START EXTRACTED INFORMATION
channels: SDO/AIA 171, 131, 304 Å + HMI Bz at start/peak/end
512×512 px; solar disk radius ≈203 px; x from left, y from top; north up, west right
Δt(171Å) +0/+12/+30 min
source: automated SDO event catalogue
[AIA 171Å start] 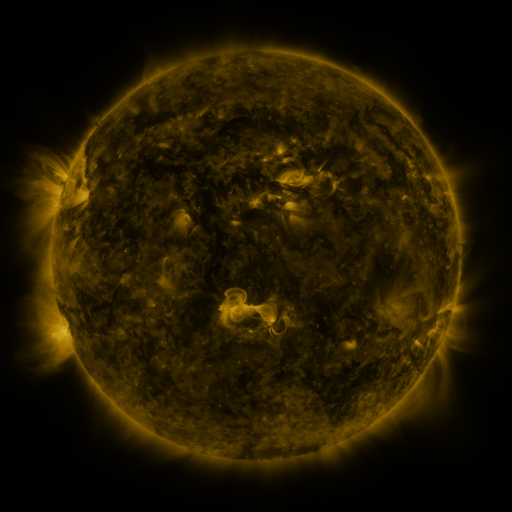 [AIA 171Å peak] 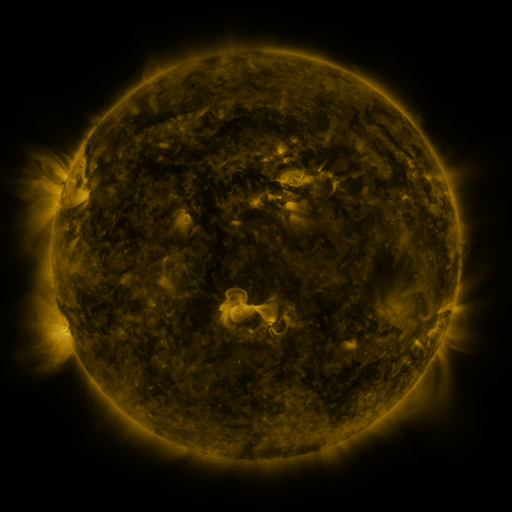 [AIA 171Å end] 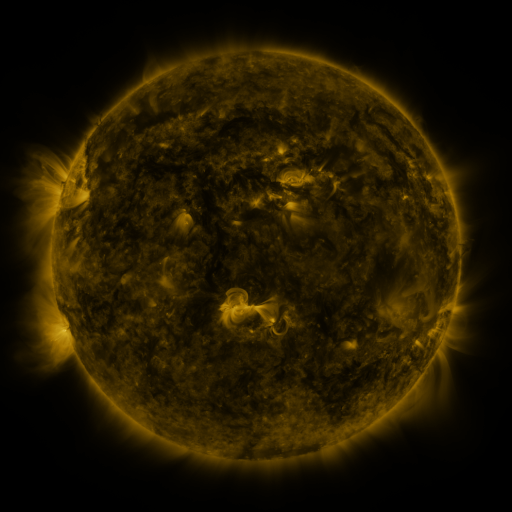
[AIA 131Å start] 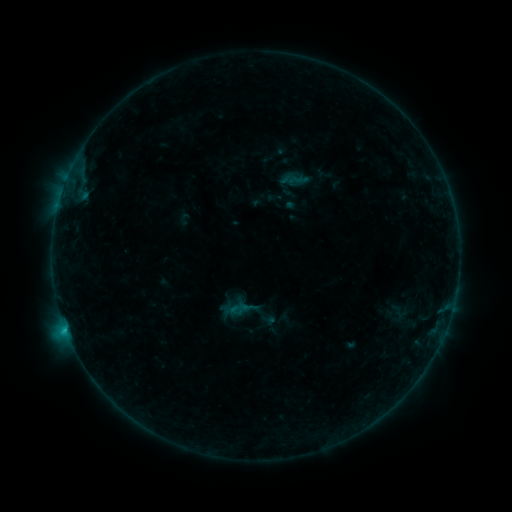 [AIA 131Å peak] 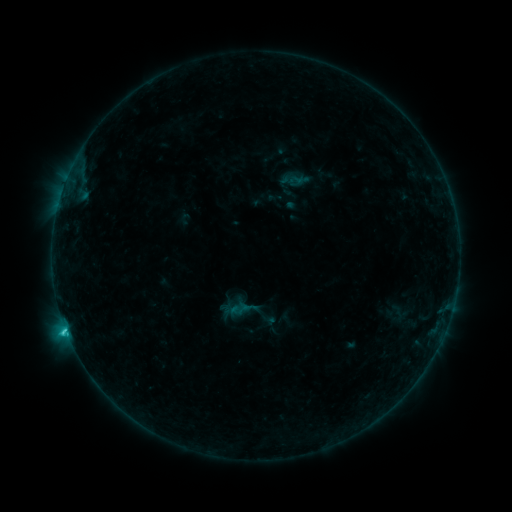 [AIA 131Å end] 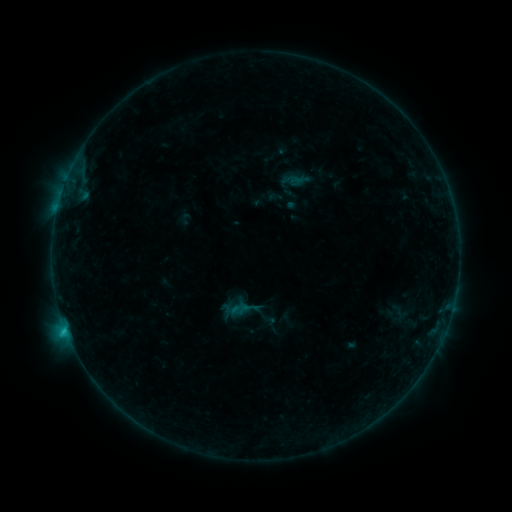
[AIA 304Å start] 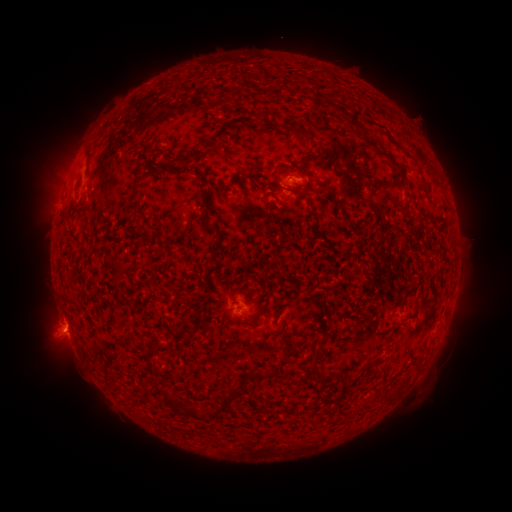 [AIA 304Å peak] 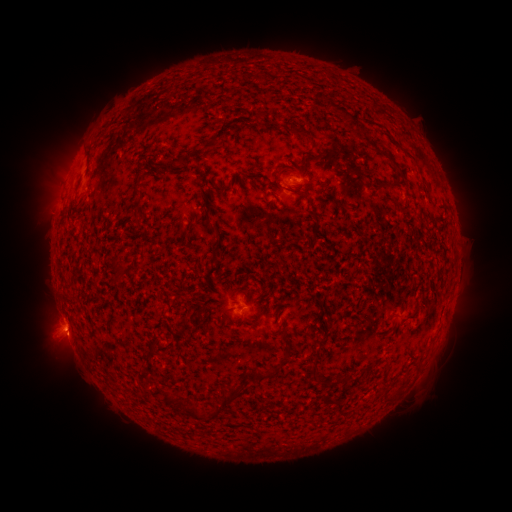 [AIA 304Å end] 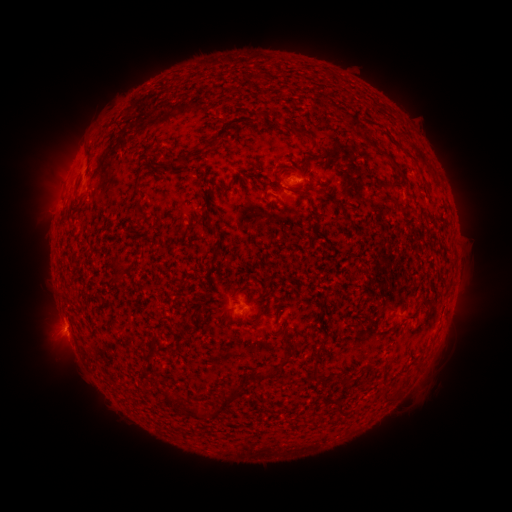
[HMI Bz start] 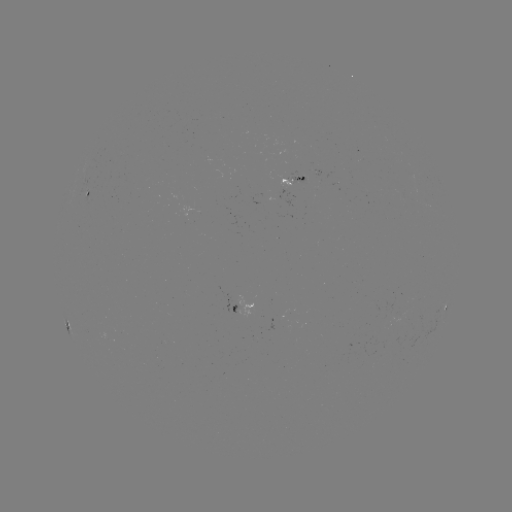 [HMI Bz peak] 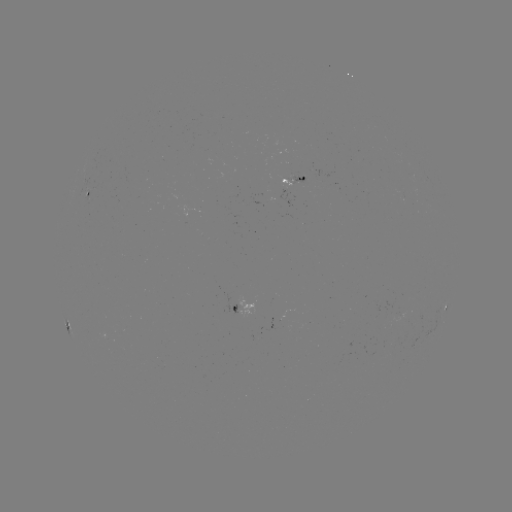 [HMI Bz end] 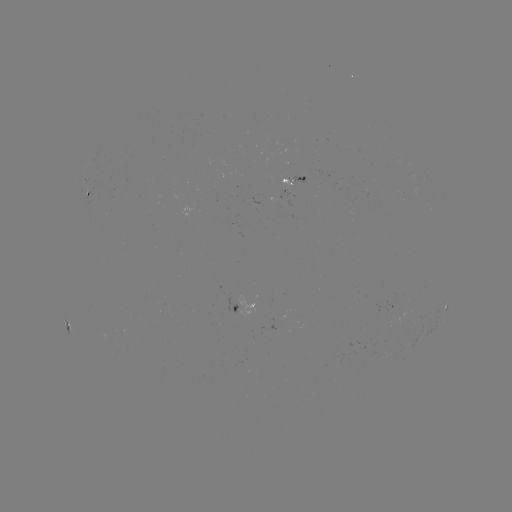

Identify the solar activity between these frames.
C1.4 flare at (66, 328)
END EXTRACTED INFORMATION
INSTRUCTIONS FOR THE TASK
The lines from the one containing "Identify the solar" through the last line of the material above are to be copied exactly, both ends included.

ANSWER TO THIS TASK
Identify the solar activity between these frames.
C1.4 flare at (66, 328)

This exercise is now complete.